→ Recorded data
——————————
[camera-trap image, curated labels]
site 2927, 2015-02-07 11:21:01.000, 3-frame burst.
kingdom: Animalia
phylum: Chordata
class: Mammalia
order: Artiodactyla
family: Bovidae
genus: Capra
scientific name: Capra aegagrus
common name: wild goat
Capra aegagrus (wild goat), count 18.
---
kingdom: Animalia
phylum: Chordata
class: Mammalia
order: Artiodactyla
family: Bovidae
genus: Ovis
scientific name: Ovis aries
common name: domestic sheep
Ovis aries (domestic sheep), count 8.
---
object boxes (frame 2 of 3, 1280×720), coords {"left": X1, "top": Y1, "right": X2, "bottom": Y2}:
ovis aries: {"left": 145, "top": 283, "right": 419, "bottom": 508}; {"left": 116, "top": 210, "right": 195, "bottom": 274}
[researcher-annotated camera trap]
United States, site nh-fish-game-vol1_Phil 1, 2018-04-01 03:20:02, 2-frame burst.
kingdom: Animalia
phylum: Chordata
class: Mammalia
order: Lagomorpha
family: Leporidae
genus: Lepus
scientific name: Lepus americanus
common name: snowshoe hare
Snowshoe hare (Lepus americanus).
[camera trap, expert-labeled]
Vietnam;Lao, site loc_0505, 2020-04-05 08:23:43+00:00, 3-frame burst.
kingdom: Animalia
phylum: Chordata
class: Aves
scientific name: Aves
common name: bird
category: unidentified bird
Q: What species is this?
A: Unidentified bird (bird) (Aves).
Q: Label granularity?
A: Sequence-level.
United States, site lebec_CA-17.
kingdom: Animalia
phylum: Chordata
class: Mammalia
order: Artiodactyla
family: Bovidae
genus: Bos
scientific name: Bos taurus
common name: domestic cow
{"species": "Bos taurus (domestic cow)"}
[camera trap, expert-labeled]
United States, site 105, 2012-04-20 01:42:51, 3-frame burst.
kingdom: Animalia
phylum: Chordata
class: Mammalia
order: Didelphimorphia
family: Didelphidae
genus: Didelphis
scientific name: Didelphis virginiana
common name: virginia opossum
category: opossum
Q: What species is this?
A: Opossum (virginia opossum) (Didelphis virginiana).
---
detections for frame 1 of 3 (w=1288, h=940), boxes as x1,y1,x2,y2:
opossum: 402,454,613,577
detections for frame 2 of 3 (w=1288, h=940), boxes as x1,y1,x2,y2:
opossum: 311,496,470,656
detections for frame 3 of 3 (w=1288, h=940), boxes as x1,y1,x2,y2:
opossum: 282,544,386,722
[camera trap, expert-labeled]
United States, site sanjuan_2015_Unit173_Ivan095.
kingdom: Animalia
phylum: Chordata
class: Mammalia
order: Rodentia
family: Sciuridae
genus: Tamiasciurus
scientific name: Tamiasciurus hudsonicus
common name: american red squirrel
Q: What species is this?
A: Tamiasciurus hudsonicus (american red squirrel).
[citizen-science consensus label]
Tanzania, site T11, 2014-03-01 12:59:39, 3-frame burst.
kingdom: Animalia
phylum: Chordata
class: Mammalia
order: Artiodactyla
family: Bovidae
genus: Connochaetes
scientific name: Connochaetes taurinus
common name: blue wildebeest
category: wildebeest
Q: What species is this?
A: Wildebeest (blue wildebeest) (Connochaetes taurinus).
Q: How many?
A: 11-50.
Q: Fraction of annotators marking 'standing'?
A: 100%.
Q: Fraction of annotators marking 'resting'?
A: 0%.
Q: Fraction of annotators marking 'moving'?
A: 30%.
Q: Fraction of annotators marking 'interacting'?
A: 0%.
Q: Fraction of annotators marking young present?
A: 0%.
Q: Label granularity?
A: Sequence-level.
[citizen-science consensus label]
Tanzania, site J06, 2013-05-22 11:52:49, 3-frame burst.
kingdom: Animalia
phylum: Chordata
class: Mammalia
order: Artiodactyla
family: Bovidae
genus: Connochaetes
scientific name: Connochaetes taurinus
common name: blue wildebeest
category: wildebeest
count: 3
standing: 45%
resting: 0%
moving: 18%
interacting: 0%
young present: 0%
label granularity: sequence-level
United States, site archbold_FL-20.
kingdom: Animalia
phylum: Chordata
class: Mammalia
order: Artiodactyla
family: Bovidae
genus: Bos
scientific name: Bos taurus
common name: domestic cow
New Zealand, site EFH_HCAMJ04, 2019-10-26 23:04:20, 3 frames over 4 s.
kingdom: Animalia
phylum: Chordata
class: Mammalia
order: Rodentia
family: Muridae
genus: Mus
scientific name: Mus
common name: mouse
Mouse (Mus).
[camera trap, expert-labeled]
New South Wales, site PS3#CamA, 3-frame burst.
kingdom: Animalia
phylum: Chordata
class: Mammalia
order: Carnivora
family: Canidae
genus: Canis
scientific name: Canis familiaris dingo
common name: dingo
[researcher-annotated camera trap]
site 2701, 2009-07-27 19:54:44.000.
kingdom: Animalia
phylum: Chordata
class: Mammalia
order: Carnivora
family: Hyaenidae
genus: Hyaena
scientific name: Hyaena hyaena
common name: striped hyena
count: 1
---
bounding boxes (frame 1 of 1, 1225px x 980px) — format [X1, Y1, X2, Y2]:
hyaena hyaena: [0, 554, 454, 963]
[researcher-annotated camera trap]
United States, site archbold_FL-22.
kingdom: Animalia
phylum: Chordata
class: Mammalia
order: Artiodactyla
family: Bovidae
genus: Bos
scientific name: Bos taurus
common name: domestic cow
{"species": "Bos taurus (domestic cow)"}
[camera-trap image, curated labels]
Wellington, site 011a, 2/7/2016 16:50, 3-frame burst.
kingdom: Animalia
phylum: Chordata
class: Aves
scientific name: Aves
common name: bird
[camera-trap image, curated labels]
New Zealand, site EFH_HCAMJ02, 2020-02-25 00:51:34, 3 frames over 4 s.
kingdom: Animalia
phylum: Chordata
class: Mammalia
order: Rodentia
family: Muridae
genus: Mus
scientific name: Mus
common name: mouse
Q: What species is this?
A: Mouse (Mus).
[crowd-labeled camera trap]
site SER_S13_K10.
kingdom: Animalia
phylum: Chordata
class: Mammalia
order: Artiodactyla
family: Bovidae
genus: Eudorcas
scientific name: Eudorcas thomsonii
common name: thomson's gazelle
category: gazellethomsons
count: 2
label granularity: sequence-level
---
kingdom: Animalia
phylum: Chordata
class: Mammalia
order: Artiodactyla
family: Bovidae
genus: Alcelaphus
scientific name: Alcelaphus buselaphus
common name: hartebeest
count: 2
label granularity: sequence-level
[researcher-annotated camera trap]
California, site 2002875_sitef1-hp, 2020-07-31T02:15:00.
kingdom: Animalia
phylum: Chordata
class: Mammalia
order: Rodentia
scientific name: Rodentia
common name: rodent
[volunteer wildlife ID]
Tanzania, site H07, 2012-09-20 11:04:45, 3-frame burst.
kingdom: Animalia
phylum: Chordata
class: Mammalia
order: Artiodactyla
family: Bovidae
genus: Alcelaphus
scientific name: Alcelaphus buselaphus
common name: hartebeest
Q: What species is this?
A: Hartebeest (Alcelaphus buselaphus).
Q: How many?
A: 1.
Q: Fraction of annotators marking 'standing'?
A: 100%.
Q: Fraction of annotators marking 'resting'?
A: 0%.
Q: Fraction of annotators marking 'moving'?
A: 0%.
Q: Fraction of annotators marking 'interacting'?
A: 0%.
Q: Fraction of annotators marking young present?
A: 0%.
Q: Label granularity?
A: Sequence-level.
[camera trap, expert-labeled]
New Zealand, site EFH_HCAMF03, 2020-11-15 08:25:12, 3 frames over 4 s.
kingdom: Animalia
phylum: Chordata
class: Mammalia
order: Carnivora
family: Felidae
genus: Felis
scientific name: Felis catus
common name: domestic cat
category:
——————————
In the entries above, find each line with "Tanzania" and list it.

→ The completed task
Tanzania, site T11, 2014-03-01 12:59:39, 3-frame burst.
Tanzania, site J06, 2013-05-22 11:52:49, 3-frame burst.
Tanzania, site H07, 2012-09-20 11:04:45, 3-frame burst.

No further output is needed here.